[Lines on spatial positioning]
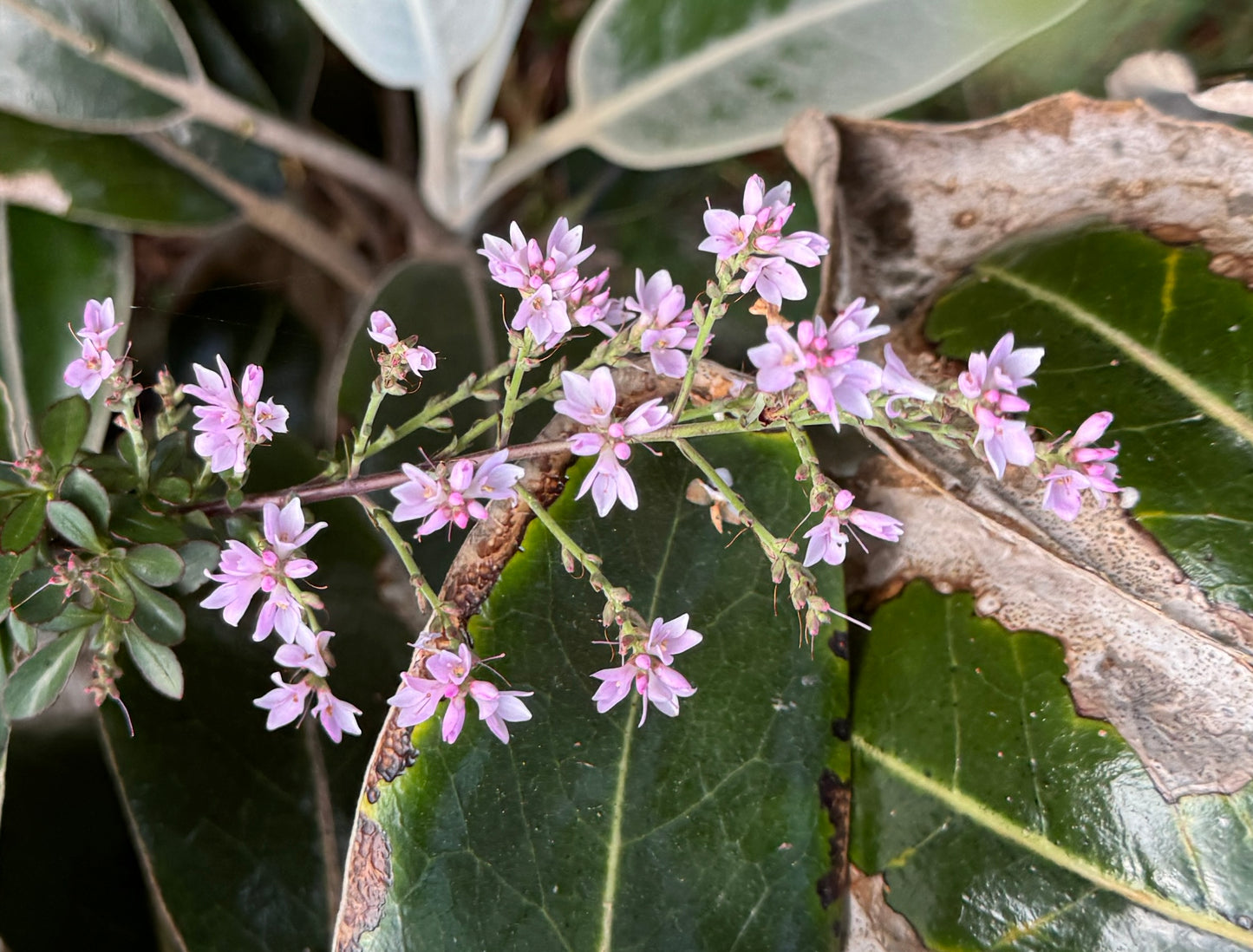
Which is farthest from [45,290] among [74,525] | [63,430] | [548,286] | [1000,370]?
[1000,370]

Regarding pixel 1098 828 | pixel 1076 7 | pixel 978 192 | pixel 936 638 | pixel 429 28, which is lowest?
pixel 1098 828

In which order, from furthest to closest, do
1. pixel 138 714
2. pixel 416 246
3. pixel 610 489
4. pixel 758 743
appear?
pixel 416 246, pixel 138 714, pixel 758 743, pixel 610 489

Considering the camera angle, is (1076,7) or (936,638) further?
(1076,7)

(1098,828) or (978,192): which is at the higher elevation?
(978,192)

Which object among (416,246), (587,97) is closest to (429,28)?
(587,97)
...
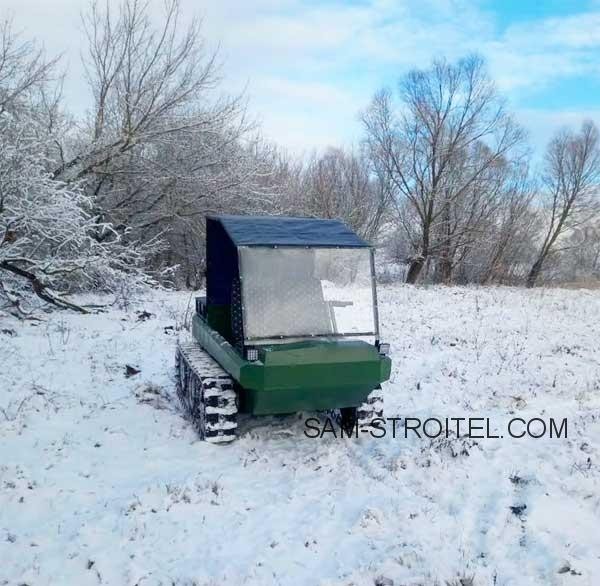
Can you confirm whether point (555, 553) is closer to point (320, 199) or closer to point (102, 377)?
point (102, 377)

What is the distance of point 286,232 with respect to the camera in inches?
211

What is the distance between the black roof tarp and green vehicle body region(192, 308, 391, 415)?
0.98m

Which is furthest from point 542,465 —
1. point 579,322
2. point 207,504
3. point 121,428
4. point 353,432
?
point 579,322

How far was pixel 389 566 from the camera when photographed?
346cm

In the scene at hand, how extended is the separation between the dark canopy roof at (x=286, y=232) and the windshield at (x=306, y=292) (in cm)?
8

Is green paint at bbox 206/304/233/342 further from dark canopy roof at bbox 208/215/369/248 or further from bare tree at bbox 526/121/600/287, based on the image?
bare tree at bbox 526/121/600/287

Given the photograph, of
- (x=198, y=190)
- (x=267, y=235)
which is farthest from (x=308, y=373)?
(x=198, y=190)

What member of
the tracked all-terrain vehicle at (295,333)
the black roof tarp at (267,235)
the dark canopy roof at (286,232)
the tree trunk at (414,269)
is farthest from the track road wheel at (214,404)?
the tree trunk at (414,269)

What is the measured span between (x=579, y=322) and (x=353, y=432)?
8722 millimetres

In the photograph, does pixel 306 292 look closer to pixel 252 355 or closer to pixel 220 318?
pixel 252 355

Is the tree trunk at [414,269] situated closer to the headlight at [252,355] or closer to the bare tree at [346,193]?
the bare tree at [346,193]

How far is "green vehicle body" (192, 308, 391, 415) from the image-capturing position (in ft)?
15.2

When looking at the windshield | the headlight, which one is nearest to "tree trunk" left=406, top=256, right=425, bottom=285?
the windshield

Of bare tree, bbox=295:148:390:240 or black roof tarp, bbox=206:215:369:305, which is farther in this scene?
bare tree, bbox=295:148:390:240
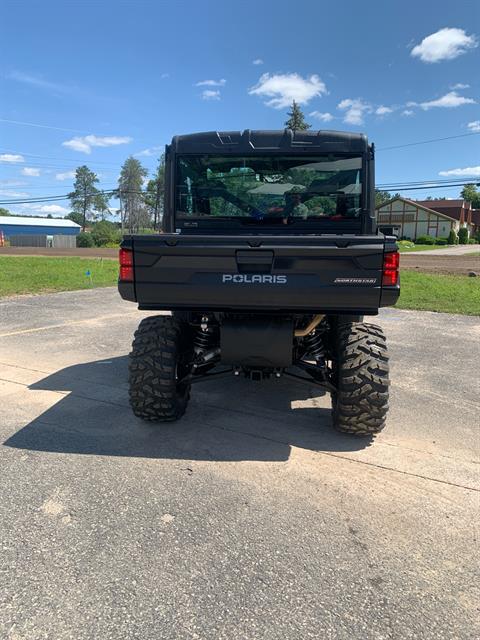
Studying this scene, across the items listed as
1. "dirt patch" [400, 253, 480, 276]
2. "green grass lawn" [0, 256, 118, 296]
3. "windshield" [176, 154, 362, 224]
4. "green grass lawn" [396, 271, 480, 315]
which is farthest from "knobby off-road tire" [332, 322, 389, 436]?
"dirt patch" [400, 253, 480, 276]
...
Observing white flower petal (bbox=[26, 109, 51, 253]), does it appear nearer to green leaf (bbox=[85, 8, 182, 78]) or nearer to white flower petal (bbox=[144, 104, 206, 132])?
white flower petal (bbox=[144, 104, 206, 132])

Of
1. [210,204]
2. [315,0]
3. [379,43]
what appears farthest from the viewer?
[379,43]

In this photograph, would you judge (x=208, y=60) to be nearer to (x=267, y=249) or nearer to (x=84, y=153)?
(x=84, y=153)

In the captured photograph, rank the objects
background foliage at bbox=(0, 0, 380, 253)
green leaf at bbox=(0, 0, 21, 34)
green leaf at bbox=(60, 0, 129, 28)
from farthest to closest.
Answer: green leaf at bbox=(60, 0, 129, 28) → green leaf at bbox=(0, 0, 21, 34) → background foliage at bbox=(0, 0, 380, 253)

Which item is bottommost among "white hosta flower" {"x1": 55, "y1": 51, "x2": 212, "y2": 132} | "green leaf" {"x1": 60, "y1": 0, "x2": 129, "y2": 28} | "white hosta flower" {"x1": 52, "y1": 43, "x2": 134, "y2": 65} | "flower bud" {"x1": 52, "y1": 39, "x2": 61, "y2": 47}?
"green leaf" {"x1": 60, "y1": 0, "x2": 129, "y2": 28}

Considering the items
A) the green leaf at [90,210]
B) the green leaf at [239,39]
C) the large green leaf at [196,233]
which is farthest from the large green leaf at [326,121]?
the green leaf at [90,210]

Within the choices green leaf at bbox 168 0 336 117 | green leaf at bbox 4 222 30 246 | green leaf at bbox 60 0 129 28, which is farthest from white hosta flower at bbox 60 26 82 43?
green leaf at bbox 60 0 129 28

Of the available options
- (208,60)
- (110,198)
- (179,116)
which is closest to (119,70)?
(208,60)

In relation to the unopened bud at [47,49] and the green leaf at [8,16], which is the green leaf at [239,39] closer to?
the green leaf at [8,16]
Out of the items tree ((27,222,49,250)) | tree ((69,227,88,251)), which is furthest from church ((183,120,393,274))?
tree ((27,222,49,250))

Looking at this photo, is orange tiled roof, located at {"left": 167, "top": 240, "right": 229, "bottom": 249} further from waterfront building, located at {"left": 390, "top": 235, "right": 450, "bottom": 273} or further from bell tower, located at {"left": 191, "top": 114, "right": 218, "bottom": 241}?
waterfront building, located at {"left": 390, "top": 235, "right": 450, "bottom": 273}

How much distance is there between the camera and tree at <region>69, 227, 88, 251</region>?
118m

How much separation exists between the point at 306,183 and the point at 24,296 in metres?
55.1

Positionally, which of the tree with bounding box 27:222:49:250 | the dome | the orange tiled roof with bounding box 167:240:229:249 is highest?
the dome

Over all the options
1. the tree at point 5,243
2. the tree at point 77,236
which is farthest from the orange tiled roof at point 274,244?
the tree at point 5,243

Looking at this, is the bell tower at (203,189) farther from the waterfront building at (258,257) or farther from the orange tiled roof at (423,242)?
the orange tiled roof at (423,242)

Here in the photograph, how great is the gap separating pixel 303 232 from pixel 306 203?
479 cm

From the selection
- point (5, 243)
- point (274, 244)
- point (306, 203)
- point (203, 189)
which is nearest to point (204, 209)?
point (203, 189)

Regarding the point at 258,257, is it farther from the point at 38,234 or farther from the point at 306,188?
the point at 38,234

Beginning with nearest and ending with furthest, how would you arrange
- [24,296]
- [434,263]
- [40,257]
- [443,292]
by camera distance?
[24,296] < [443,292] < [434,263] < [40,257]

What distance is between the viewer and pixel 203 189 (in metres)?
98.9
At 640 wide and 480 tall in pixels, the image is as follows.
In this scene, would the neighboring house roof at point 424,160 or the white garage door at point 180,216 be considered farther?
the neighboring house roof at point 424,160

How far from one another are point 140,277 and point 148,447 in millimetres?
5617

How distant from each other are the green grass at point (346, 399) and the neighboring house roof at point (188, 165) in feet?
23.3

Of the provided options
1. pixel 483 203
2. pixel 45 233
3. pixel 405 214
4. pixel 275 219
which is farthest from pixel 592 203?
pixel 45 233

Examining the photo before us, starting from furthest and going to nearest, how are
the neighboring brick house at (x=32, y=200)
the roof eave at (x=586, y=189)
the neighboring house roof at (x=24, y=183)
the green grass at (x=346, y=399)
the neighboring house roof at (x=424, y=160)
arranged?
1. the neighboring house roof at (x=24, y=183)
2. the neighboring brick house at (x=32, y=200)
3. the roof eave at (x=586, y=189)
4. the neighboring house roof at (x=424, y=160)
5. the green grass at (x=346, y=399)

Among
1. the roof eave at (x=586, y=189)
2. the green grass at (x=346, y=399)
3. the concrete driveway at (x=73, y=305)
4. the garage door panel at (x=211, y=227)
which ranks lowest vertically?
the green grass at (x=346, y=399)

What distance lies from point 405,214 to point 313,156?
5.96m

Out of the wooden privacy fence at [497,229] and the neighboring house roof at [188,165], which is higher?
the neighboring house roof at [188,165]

> **What you are asked to do**
Please copy out, word for word, the lines beginning with the one that contains "Looking at this, is" and continuing through the one that contains "[24,296] < [443,292] < [434,263] < [40,257]", including both of those lines.

> **Result of this exercise**
Looking at this, is the bell tower at (203,189) farther from the waterfront building at (258,257) or farther from the orange tiled roof at (423,242)?
the orange tiled roof at (423,242)

Here in the photograph, how great is the gap separating pixel 303 232 from pixel 306 203?
479 cm

From the selection
- point (5, 243)
- point (274, 244)
- point (306, 203)
- point (203, 189)
which is nearest to point (204, 209)?
point (203, 189)

Regarding the point at 258,257, is it farther from the point at 38,234 or farther from the point at 306,188?
the point at 38,234

Beginning with nearest and ending with furthest, how would you arrange
- [24,296]
- [434,263]
- [40,257]
- [443,292]
by camera distance?
[24,296] < [443,292] < [434,263] < [40,257]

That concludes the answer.